Waters' fiancee has come to the rocker's defense after officials at the Anti-Defamation League in America criticized the former Pink Floyd star for his use of images including the Jewish Star of David and the U.S. dollar sign which are projected above the stage during the shows.
Organization director Abe Foxman claims Waters is using the imagery to comment on the Israeli-Palestinian conflict and insists it could be seen as anti-Semitic.
But Waters' partner Laurie Durning is adamant the star did not mean to offend anyone with the backdrop, telling the New York Post, "This show is unapologetically anti-war, and we would really like to put a quick end to any possible rumors of it being in any way negative towards any group of people."
But Waters knew the images he's using on his tour would be controversial - in a Rolling Stone article published just before his hit the road earlier this month, the rocker was questioned about his imagery and the fact that some might construe images of the Star of David and dollar signs being dropped from a plane as anti-Jewish.
He told the publication, "There are huge, huge profits to be made from war, and that, by and large, is why they happen so often. This show is unashamedly about all those big questions.
"Some people think that people shouldn't use the platforms that they have because of their celebrity or success. I don't subscribe to that view at all."

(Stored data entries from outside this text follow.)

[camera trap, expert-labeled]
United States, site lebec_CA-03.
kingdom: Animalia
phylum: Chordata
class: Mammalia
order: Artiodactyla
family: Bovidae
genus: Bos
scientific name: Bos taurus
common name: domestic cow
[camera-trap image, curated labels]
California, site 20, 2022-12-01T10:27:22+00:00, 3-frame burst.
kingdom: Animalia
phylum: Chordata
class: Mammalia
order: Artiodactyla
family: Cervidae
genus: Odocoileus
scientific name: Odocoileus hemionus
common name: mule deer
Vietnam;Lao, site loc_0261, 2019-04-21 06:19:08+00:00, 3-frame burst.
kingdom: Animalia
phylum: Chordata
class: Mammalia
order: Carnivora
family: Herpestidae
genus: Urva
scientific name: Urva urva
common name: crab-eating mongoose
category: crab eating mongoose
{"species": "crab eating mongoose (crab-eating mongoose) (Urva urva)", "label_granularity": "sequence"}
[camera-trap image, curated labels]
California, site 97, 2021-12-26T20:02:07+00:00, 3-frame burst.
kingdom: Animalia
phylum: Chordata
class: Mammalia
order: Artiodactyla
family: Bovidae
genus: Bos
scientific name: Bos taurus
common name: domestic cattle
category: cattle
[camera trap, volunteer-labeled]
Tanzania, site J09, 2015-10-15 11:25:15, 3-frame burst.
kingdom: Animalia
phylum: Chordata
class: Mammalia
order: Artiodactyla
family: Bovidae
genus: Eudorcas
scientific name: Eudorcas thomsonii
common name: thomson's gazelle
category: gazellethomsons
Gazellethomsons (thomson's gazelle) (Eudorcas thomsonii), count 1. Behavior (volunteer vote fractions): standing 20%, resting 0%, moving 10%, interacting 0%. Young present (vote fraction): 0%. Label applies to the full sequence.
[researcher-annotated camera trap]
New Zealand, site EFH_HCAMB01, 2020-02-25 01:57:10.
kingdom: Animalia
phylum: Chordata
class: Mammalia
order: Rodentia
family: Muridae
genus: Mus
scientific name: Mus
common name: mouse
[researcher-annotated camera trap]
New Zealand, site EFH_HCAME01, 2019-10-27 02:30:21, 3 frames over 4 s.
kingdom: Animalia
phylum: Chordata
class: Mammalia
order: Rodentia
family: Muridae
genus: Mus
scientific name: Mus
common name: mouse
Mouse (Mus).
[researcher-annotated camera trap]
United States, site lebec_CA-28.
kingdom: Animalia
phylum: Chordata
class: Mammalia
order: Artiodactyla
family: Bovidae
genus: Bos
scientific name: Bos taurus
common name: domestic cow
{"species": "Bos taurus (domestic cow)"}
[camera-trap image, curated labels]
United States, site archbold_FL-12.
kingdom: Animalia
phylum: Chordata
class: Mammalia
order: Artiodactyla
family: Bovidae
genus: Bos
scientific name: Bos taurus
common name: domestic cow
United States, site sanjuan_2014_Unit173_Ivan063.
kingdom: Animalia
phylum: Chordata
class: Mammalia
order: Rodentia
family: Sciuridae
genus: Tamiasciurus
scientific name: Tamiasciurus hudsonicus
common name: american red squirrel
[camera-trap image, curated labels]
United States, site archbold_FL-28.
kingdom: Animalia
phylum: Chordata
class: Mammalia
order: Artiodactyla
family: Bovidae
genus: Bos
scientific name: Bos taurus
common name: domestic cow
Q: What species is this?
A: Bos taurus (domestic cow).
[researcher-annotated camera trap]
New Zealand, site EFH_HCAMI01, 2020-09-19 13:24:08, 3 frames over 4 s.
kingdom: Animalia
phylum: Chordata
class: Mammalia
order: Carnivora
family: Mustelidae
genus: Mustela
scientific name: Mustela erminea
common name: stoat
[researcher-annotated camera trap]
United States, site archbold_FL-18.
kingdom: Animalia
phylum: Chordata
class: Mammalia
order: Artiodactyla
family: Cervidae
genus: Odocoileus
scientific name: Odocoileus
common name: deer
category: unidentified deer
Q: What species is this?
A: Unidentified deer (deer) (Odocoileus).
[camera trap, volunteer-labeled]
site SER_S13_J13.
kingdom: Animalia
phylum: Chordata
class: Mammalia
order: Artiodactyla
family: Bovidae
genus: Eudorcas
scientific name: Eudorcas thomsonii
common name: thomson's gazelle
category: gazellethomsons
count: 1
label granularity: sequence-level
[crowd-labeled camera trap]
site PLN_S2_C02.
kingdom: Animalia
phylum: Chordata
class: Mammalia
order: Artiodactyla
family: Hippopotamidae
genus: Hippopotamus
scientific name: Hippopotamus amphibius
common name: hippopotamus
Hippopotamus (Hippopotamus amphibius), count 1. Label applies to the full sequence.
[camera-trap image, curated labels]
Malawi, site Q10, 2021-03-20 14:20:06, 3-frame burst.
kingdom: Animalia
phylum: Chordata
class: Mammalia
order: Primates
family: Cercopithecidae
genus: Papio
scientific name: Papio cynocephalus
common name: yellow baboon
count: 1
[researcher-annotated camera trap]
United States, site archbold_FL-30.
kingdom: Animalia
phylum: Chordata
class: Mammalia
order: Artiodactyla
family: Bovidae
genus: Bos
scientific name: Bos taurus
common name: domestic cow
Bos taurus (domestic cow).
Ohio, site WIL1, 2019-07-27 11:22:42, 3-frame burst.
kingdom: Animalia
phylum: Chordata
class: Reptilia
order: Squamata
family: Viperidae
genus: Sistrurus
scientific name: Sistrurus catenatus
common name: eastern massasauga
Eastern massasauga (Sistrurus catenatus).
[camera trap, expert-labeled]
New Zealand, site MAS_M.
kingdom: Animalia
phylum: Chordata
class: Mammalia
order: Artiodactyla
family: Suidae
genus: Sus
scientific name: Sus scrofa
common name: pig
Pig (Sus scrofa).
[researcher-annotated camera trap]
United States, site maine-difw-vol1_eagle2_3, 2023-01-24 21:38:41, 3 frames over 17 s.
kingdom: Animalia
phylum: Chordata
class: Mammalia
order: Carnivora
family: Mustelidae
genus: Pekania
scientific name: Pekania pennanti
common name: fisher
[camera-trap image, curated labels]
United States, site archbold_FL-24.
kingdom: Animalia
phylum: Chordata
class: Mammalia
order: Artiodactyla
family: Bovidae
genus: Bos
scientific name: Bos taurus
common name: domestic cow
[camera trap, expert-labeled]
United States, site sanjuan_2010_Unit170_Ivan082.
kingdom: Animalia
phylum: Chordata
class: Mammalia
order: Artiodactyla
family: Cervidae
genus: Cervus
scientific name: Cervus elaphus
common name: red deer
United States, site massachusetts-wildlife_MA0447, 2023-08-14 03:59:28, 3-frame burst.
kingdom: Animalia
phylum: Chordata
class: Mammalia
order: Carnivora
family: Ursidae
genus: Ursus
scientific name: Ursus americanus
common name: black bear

But Waters stopped short of adding an essay to his tour in which his was planning to suggest Christianity, Judaism and Islam are equally invalid, stating, "The time has come to put aside the notion of an omnipotent presence."
He even asked Rolling Stone reporter Brian Hiatt if he thought he could "get away with this in a rock 'n' roll program". The journalist wrote, "He ultimately decided the answer was no - and cut the essay."